* _WHAT IS NEEDED_:
Rewrite the material below, switching every "closest to" to "nearest to" and leaving everything else untouched.

(Dataset rows)
-=-=-
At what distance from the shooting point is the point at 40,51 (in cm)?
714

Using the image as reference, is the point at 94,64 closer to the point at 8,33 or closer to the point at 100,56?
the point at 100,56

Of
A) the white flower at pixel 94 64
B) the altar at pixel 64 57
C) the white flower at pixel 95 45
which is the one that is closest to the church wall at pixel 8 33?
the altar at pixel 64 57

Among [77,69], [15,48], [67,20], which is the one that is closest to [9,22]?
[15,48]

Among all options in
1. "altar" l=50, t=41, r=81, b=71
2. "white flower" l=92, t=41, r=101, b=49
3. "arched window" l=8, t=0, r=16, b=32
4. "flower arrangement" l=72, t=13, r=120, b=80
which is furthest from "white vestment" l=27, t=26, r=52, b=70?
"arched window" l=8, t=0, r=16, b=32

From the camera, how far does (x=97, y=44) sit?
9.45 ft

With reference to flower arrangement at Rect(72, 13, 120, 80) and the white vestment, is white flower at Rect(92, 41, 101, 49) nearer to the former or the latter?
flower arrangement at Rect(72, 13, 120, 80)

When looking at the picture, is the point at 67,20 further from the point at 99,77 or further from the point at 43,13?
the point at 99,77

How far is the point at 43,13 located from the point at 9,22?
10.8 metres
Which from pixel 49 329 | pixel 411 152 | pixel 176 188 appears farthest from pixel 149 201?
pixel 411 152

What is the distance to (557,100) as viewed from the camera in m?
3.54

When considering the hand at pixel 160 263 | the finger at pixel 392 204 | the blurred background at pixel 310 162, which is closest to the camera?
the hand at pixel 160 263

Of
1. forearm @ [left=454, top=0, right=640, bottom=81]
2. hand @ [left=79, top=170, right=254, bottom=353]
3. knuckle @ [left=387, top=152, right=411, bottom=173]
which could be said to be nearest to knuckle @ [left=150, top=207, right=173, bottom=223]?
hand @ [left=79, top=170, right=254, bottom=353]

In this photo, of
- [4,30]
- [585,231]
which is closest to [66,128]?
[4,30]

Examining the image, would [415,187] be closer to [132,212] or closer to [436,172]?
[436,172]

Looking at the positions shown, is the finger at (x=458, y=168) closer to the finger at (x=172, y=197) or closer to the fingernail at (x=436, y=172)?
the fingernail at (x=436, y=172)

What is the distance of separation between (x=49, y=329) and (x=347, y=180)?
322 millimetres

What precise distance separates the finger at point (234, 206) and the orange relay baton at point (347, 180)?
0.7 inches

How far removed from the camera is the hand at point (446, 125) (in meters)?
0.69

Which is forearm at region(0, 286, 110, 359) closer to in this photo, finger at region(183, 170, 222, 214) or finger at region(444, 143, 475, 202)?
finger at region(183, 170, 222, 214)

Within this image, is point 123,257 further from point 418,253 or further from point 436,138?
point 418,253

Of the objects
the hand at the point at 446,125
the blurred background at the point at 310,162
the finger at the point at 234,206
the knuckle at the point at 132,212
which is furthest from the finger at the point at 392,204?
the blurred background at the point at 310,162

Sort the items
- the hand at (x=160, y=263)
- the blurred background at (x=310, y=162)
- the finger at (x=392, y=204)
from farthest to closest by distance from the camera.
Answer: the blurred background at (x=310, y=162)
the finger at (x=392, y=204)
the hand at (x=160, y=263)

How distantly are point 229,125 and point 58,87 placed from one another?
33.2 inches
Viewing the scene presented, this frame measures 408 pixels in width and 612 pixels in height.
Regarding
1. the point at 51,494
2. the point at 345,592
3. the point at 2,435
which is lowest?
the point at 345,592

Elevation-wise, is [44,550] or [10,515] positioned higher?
-=-=-
* _CORRECT OUTPUT_:
At what distance from the shooting point is the point at 40,51 (in cm)?
714

Using the image as reference, is the point at 94,64 closer to the point at 8,33 or closer to the point at 100,56?
the point at 100,56

Of
A) the white flower at pixel 94 64
B) the altar at pixel 64 57
C) the white flower at pixel 95 45
which is the one that is nearest to the church wall at pixel 8 33?
the altar at pixel 64 57

Among [77,69], [15,48], [67,20], which is the one that is nearest to [9,22]?
[15,48]

Among all options in
1. "altar" l=50, t=41, r=81, b=71
2. "white flower" l=92, t=41, r=101, b=49
3. "arched window" l=8, t=0, r=16, b=32
4. "flower arrangement" l=72, t=13, r=120, b=80
which is furthest from "white vestment" l=27, t=26, r=52, b=70?
"arched window" l=8, t=0, r=16, b=32

From the camera, how far does (x=97, y=44) sit?
9.45 ft

With reference to flower arrangement at Rect(72, 13, 120, 80) and the white vestment, is white flower at Rect(92, 41, 101, 49) nearer to the former or the latter?
flower arrangement at Rect(72, 13, 120, 80)

When looking at the picture, is the point at 67,20 further from the point at 99,77 or further from the point at 43,13?
the point at 99,77

How far is the point at 43,13 located from the point at 9,22?
10.8 metres
Which from pixel 49 329 | pixel 411 152 | pixel 176 188 appears farthest from pixel 149 201?
pixel 411 152

What is the distance to (557,100) as viewed from the camera in m?
3.54

When considering the hand at pixel 160 263 | the finger at pixel 392 204 | the blurred background at pixel 310 162, which is nearest to the camera?
the hand at pixel 160 263

Of
1. forearm @ [left=454, top=0, right=640, bottom=81]
2. hand @ [left=79, top=170, right=254, bottom=353]
3. knuckle @ [left=387, top=152, right=411, bottom=173]
which could be said to be nearest to knuckle @ [left=150, top=207, right=173, bottom=223]?
hand @ [left=79, top=170, right=254, bottom=353]

In this photo, of
- [4,30]
- [585,231]
which is nearest to [66,128]?
[4,30]

Examining the image, would [415,187] be closer to [132,212] or closer to [436,172]?
[436,172]

Looking at the positions shown, is the finger at (x=458, y=168) closer to the finger at (x=172, y=197) or closer to the fingernail at (x=436, y=172)?
the fingernail at (x=436, y=172)

What is the distance of separation between (x=49, y=329) and (x=347, y=180)?
322 millimetres

What precise distance separates the finger at point (234, 206) and the orange relay baton at point (347, 180)?
0.7 inches

How far removed from the camera is the hand at point (446, 125) (in meters)?
0.69

Which is forearm at region(0, 286, 110, 359) closer to in this photo, finger at region(183, 170, 222, 214) or finger at region(444, 143, 475, 202)?
finger at region(183, 170, 222, 214)

Within this image, is point 123,257 further from point 418,253 or further from point 436,138?
point 418,253

Of the objects
the hand at the point at 446,125
the blurred background at the point at 310,162
the finger at the point at 234,206
the knuckle at the point at 132,212
which is furthest from the finger at the point at 392,204?
the blurred background at the point at 310,162

Sort the items
- the hand at (x=160, y=263)
- the blurred background at (x=310, y=162)
- the finger at (x=392, y=204)
from farthest to closest by distance from the camera.
Answer: the blurred background at (x=310, y=162)
the finger at (x=392, y=204)
the hand at (x=160, y=263)

How distantly are point 229,125 and point 58,87 placed from one another?
33.2 inches
Viewing the scene presented, this frame measures 408 pixels in width and 612 pixels in height.
Regarding
1. the point at 51,494
2. the point at 345,592
3. the point at 2,435
which is lowest?
the point at 345,592

Elevation-wise, is [44,550] or [10,515] positioned higher?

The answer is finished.